"Cannery Row": Bagaimana Steinbeck mengisahkan kaum marginal

"Cannery Row" bukanlah utopia, tetapi, sebuah optimisme menghadapi kehidupan yang terkadang kacau tak masuk akal.

Ilustrasi gelandangan./ Pixabay

Cannery Row adalah sebuah tempat pengalengan sarden di wilayah Monterey, California, yang dideskripsikan penulisnya John Steinbeck, sebagai “sebuah puisi, kebusukan, kebisingan yang menjengkelkan, cahaya, nada, kebiasaan, nostalgia, dan mimpi.”

Dalam esainya pada 1953, Steinbeck menulis novel ini “untuk sekelompok tentara yang berkata padaku: tulislah sesuatu yang lucu, yang bukan tentang perang. Tulislah sesuatu untuk kami baca, kami muak dengan perang.”

Cannery Row adalah cerita yang berusaha menangkap suasana dan momen dari penduduk Monterey, California. Novel ini tak memiliki cerita yang koheren dari awal hingga akhir, atau bisa dikatakan tidak memiliki plot. Steinbeck mengisi novelnya dengan karakter yang beragam dan banyak dari mereka tidak begitu berpengaruh pada plot utama, tetapi, dari karakter-karakter tersebut Steinbeck menggambarkan Cannery Row dan penduduknya.

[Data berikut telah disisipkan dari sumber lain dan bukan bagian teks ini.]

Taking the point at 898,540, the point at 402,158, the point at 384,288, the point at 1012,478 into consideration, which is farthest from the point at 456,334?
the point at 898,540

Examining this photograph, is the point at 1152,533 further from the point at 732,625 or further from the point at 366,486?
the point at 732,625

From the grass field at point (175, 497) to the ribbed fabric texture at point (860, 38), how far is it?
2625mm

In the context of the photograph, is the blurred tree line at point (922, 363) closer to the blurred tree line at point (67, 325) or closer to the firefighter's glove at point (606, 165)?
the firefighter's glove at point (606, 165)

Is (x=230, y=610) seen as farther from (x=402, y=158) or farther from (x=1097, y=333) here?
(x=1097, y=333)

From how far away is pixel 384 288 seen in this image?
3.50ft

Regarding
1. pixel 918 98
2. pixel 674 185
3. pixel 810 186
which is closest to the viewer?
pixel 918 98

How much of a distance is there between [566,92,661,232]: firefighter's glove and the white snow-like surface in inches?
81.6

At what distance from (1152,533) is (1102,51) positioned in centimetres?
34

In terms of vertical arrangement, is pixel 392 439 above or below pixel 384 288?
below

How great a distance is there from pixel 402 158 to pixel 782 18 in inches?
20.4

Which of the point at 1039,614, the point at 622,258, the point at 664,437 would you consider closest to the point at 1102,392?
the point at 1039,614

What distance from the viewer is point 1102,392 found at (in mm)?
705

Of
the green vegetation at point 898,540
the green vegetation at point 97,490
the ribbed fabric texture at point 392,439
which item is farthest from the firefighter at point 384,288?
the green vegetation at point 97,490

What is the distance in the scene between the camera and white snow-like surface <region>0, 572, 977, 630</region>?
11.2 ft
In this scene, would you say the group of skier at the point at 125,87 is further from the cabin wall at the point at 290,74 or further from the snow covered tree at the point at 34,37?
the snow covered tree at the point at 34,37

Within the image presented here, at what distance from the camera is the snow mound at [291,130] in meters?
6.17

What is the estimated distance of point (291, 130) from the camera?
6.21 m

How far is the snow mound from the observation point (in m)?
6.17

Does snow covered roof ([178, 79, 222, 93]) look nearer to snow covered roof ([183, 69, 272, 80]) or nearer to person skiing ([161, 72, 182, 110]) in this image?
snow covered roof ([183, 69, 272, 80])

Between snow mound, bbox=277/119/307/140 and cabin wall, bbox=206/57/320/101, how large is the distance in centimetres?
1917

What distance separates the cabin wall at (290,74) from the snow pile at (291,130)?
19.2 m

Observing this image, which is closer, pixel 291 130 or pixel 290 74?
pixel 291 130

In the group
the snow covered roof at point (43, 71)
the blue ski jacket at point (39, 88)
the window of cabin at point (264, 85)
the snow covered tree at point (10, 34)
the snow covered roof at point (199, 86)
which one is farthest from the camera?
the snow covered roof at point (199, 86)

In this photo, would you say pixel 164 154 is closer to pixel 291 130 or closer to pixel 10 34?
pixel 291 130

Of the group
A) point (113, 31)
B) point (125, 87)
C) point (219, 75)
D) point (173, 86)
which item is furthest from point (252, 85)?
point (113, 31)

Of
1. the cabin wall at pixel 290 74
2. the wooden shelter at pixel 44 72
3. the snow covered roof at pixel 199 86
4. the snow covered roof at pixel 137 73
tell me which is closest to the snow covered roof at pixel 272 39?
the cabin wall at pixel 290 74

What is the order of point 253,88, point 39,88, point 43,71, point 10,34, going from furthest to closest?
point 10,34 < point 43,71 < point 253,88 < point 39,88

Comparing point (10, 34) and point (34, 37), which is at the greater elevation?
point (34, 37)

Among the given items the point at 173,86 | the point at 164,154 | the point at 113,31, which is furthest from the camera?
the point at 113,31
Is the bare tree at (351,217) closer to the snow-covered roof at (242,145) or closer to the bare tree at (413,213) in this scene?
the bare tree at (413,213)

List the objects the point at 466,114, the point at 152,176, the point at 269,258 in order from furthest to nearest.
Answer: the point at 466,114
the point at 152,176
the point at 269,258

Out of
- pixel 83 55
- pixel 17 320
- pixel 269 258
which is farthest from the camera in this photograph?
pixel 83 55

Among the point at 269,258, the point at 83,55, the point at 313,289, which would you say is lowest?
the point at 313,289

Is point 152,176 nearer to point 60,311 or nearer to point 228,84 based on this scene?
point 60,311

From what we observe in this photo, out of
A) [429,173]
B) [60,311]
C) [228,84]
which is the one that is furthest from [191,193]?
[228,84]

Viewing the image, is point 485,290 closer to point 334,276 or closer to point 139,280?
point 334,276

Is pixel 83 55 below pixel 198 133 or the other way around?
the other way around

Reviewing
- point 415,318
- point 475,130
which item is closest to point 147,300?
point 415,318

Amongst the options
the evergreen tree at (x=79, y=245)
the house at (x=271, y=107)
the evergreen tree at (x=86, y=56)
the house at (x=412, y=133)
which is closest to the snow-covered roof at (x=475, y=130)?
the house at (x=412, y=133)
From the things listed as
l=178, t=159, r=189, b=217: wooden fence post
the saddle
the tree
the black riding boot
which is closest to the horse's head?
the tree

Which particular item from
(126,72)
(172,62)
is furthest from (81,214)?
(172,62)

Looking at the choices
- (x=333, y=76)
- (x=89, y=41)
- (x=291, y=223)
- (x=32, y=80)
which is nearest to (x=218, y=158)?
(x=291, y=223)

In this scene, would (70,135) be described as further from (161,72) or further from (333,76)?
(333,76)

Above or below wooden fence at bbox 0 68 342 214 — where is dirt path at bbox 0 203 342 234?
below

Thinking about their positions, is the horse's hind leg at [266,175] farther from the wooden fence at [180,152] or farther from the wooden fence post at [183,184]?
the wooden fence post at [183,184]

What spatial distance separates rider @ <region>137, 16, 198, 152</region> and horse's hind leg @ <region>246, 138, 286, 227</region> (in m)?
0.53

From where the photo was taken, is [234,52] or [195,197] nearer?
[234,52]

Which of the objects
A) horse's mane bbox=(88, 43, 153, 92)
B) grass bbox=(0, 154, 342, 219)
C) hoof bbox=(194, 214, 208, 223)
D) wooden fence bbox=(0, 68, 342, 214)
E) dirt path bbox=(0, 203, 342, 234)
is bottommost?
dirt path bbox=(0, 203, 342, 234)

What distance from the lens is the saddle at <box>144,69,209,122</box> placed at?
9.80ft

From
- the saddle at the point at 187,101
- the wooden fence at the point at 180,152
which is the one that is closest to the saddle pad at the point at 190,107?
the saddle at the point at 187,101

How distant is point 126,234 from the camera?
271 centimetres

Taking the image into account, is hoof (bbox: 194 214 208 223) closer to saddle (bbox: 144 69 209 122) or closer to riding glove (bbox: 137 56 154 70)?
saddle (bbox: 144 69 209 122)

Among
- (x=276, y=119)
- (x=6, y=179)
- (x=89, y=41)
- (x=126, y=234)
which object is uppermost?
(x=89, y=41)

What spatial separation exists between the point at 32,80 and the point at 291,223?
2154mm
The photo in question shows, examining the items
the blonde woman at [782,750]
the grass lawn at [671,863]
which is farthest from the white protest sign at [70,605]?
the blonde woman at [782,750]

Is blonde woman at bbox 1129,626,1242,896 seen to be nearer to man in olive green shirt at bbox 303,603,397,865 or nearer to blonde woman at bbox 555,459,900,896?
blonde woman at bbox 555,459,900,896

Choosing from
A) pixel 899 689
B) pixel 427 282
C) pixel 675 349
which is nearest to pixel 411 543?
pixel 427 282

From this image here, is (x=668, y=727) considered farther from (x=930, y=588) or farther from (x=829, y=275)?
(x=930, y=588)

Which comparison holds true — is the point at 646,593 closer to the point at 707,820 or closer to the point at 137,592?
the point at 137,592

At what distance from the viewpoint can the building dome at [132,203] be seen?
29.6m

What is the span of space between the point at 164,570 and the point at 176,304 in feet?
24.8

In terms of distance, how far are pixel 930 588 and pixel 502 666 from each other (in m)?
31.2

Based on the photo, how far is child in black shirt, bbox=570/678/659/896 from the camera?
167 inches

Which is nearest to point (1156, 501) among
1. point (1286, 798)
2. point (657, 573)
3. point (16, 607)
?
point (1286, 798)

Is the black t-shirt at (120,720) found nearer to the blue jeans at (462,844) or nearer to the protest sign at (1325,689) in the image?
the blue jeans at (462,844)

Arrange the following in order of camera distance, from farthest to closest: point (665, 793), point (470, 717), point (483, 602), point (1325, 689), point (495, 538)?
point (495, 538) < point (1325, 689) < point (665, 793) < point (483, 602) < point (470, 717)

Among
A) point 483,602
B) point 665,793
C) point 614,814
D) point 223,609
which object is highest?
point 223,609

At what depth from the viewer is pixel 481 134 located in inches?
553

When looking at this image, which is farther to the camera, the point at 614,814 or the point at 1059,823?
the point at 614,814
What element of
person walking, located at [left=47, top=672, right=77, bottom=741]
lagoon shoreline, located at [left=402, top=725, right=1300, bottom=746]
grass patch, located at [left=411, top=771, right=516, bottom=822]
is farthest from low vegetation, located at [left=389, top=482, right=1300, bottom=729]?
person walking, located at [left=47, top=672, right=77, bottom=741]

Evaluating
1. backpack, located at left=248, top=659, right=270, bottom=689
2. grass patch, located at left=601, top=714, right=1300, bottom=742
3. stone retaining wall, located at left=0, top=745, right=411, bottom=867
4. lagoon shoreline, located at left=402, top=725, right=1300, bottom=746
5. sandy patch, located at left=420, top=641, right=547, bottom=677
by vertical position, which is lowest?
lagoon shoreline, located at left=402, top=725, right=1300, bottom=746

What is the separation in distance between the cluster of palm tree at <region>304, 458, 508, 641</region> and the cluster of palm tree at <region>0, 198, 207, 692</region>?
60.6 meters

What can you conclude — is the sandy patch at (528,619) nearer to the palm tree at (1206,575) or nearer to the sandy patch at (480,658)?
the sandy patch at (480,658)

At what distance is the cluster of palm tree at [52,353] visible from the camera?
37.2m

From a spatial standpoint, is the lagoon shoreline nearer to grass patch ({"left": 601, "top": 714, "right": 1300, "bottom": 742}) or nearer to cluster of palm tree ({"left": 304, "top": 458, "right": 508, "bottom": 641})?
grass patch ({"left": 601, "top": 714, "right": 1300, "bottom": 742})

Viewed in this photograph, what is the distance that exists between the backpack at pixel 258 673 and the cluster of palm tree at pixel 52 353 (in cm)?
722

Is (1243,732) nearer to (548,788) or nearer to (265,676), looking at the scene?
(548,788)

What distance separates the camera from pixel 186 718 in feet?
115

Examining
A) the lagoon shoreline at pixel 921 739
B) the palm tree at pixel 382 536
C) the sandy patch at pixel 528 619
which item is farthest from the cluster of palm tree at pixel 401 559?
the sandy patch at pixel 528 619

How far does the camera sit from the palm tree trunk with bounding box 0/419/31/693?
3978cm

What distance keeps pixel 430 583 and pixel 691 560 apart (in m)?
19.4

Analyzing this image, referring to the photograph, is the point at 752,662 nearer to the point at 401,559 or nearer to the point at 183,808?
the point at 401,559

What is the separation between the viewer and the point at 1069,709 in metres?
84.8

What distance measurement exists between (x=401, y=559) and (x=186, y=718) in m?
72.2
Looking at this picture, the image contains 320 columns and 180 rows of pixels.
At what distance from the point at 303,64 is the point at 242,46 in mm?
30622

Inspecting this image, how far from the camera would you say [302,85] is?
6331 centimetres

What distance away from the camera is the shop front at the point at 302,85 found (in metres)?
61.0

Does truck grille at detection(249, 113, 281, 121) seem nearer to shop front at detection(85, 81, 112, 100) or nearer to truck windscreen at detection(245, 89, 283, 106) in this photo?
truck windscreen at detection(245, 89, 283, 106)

Novel ini memiliki kisah yang menyenangkan tentang para gelandangan, pelacur, germo, tukang judi, anak-anak haram jadah yang tinggal di Monterey. Berlatar saat masa-masa The Great Depression dan menceritakan kehidupan gelandangan, Steinbeck tidak menulis novelnya dengan melankolis.

Kisah dari "Cannery Row" mengikuti cerita Mack dan gengnya, sekelompok pengangguran yang hidup bersama di sebuah gudang. Ide dari Cannery Row sendiri sederhana, sekelompok pengangguran memutuskan untuk mengadakan pesta bagi Doc, ahli kelautan penyendiri yang disukai oleh semua orang di Cannery Row. Walaupun niat mereka baik, usaha mereka tidak berjalan seperti yang mereka rencanakan.